Monday 24 March 2014

The Genius Delusion




I know a lot of really successful people who get away with not-literal murder because they are branded (or self-branded) as geniuses.  They neglect or mistreat their staff, abuse other people's time, neglect their families and enjoy excesses with the tacit support of enablers.  I still remember the day one of these so-called geniuses told me "you don't need to know what you're talking about; what matters is that you sound confident while saying it, and employ enough bluster to make other person feel like you're right."

The guy that said this isn't a genius.  Not to say that he's dumb - he's not - he's simply not exceptional in his ability to put thoughts together, see the big picture or innovate new solutions.  What this guy is good at, however, is passive-aggressive manipulation and all the tricks of the trade that make others feel less valuable themselves.  Whether he's personally aware where his actual strength lies or not, he's very confident in himself.

Like many ego-centrists, this guy is wealthy and successful by the measures we judge such standards.  

We've come to associate "smart" with "success" and therefore assume that the more successful you are, the smarter you must be.  We do this without any real clear definition of what smart means.

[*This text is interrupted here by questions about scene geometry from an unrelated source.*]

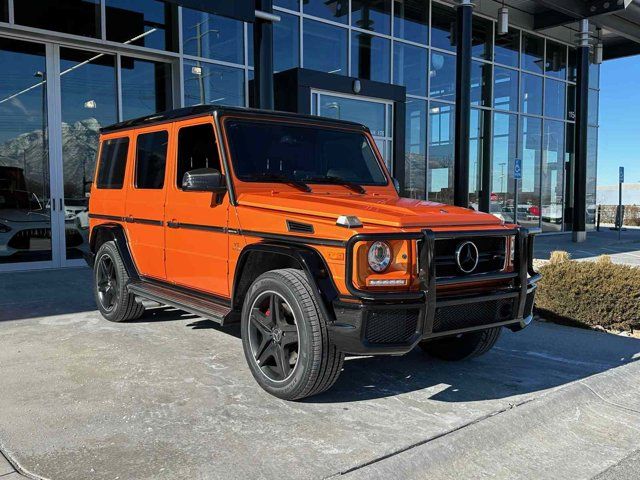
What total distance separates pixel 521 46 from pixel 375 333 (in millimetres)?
18802

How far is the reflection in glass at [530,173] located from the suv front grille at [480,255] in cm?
1678

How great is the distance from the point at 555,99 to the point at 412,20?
8209 mm

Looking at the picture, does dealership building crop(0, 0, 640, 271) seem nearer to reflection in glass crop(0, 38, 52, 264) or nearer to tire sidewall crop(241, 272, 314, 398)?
reflection in glass crop(0, 38, 52, 264)

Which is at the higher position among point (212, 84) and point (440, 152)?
point (212, 84)

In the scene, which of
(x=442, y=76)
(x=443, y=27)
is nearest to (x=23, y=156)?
(x=442, y=76)

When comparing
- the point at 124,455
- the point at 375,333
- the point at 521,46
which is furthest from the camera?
the point at 521,46

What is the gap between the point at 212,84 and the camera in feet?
39.7

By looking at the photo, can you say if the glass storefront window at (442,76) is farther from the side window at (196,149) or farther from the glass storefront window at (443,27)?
the side window at (196,149)

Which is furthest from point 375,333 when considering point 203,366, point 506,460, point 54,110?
point 54,110

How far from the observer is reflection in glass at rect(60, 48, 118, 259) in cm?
1058

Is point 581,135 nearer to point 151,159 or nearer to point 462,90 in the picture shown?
point 462,90

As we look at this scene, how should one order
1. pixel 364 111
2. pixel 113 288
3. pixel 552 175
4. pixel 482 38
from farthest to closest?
pixel 552 175 < pixel 482 38 < pixel 364 111 < pixel 113 288

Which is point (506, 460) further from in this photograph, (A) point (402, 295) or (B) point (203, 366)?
(B) point (203, 366)

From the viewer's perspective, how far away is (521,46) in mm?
19531
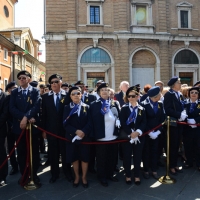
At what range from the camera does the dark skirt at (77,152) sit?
4.39 m

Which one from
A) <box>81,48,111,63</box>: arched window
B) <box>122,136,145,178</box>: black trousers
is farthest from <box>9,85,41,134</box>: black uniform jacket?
<box>81,48,111,63</box>: arched window

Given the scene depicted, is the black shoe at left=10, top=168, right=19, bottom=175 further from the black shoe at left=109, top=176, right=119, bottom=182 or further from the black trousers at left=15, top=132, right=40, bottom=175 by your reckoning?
the black shoe at left=109, top=176, right=119, bottom=182

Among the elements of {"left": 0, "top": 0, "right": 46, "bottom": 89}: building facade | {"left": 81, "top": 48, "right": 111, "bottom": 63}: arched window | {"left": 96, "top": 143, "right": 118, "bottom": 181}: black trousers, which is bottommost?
{"left": 96, "top": 143, "right": 118, "bottom": 181}: black trousers

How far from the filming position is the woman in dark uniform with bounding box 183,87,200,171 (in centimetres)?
532

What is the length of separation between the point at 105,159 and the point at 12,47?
84.3 ft

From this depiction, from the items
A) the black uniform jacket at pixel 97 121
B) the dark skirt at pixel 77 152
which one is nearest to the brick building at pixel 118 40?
the black uniform jacket at pixel 97 121

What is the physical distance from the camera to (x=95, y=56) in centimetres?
2150

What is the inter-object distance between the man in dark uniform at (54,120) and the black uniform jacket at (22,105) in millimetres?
219

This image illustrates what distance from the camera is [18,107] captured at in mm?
4574

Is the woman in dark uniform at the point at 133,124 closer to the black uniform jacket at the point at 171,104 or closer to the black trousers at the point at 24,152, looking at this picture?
the black uniform jacket at the point at 171,104

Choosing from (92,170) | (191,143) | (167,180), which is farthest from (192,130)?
(92,170)

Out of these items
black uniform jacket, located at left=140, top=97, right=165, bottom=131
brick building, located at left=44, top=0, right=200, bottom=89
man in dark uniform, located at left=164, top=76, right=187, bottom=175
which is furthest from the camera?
brick building, located at left=44, top=0, right=200, bottom=89

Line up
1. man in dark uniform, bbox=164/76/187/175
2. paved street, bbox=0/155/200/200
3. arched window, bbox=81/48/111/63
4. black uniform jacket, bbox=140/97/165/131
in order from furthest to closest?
arched window, bbox=81/48/111/63 < man in dark uniform, bbox=164/76/187/175 < black uniform jacket, bbox=140/97/165/131 < paved street, bbox=0/155/200/200

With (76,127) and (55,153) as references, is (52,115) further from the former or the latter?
(55,153)
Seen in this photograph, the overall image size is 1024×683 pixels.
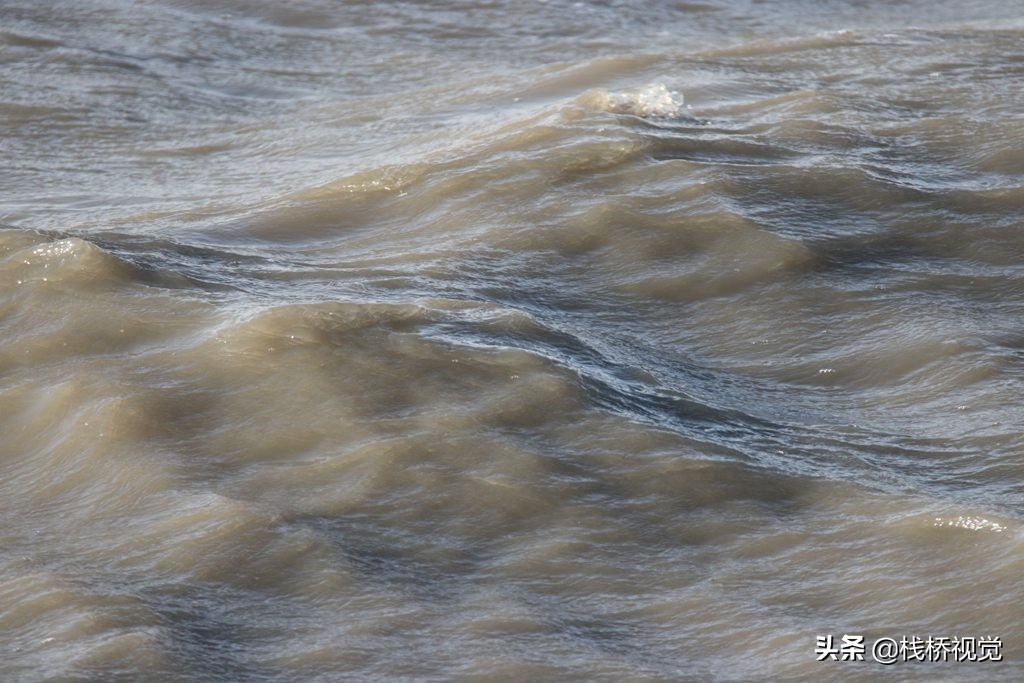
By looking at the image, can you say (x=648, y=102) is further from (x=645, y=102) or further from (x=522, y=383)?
(x=522, y=383)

If you and I are in a debate and I shoot you, I win.  Is that smart?  What if you and I are in a debate and instead of facing you head-on over an issue, I spend my time undermining your confidence and smearing your character so that whoever is judging our debate comes to feel uncomfortable with you as a person?  That makes me clever, right?  In the eyes of the people, I will win and you will lose.


Nowhere is it written that I need to prove that I'm right to win - I simply need to prove you're wrong.  

And that, by and large, is how our system works.  It's ego, not genius, that gets people ahead.  A sense of entitlement is what drives people to demand a raise or the corner office.  We reward bluster and confidence, because we're hardwired to do so.


Meanwhile, the smartest people in the room are almost never the ones who make a big splash.  You don't see them; they don't particularly want to be seen.  They understand the trap of entitlement - when the focus is on position, you lose your ability to apply nudges across the whole board.

They also have a clear enough view of the whole picture so as to recognize that there is no one definition of smart and that, like an organism, it takes a number of complimentary skill sets for any system to work.  That - the function of the system - becomes their focus.  Empowering others to recognize this same end goal is the truest test and function of leadership.